■ SELECTED EXTRACT ■
►

Diplomatic mission of the Philippines in the Czech Republic

The Embassy of the Philippines in Prague (Velvyslanectví Filipínské Republiky v Praze) is the diplomatic mission of the Republic of the Philippines to the Czech Republic. Opened in 1997, it is located in the New Town quarter of central Prague, near the Jubilee Synagogue and the city's main railway station.

==History==
Diplomatic relations between the Philippines and Czechoslovakia were established on October 5, 1973, part of a broader push during the presidency of Ferdinand Marcos to normalize relations between the Philippines and the Eastern Bloc, although the Philippines did not immediately open a resident mission in the country. Diplomatic relations between the two countries were originally conducted via the Philippine Embassy in Bern, with Rolando Garcia becoming the Philippines' first non-resident ambassador to Czechoslovakia, although a resident trade office was reportedly opened in 1979. Jurisdiction over Czechoslovakia later passed to the Philippine Embassy in East Berlin.

◄

■ TASK STATEMENT ■
Pick up the text on the Philippine embassy in Prague after its last sentence and continue it. The material that follows comes from a separate source and is unrelated to the text on the Philippine embassy in Prague.

■ DATASET SECTION ■
►

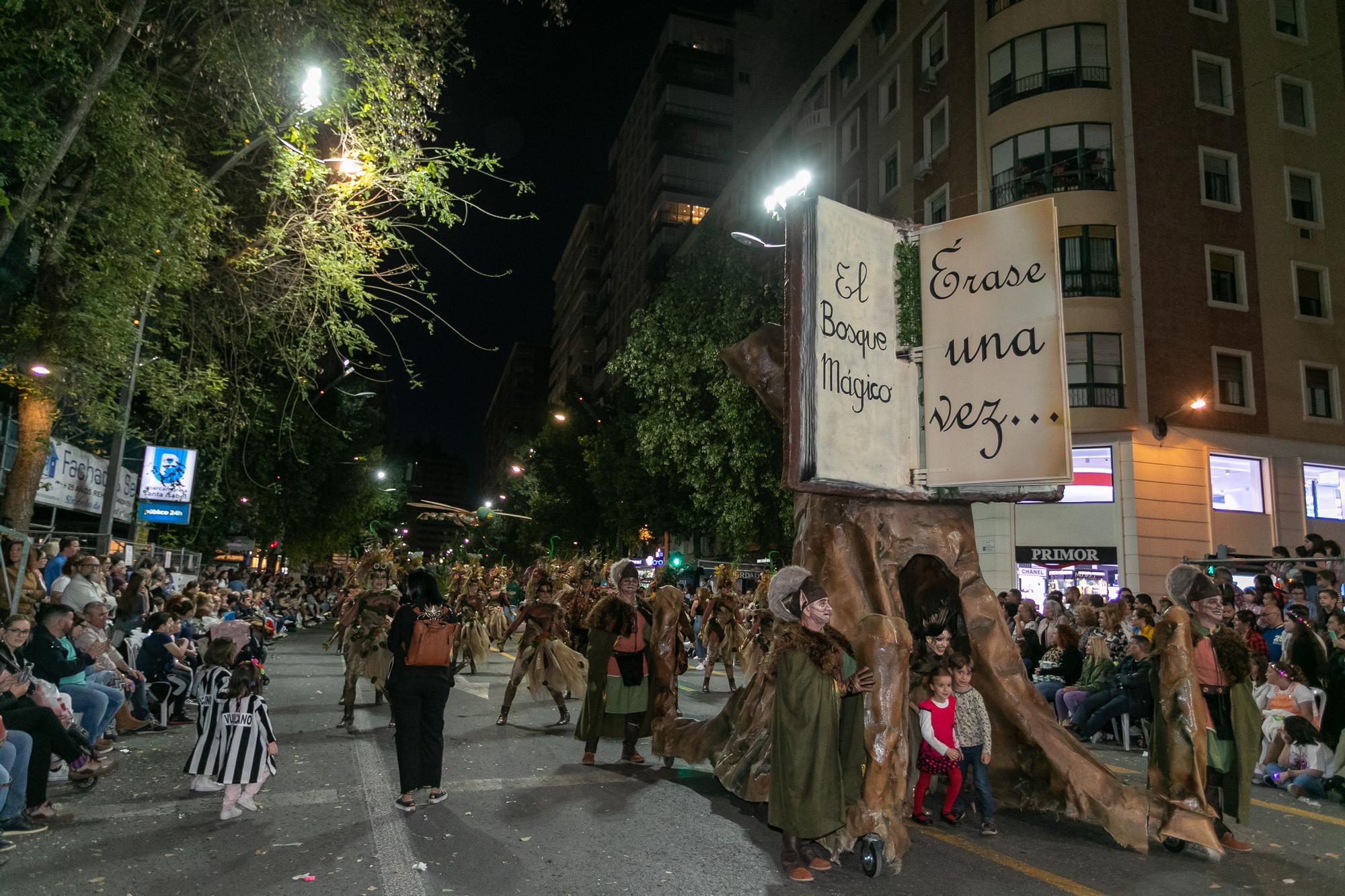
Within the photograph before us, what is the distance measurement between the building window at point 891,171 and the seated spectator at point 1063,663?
20.9m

◄

■ ANSWER ■
With the Velvet Revolution and the subsequent dissolution of Czechoslovakia, relations between both the Czech Republic and Slovakia would later be conducted through the Philippine Embassy in Budapest. By 1995, President Fidel V. Ramos promised his Czech counterpart, Václav Havel, during his state visit to the Philippines that a resident embassy in Prague would be opened during his administration, leading to the establishment of the present-day embassy two years later with Carmelita R. Salas serving as the country's first resident ambassador to the Czech Republic. Jurisdiction over Slovakia, however, would later pass to the Philippine Embassy in Vienna.

==Staff and activities==

The Philippine Embassy in Prague is headed by Ambassador Eduardo Martin R. Meñez, who was appointed to the position by President Bongbong Marcos on September 1, 2022. Prior to his appointment as ambassador, Meñez, a career diplomat, was Assistant Secretary at the Office of Public and Cultural Diplomacy of the Department of Foreign Affairs. His appointment was confirmed by the Commission on Appointments on September 28, 2022, and he presented his credentials to Czech President Petr Pavel on April 4, 2023, the first ambassador to do so during his presidency.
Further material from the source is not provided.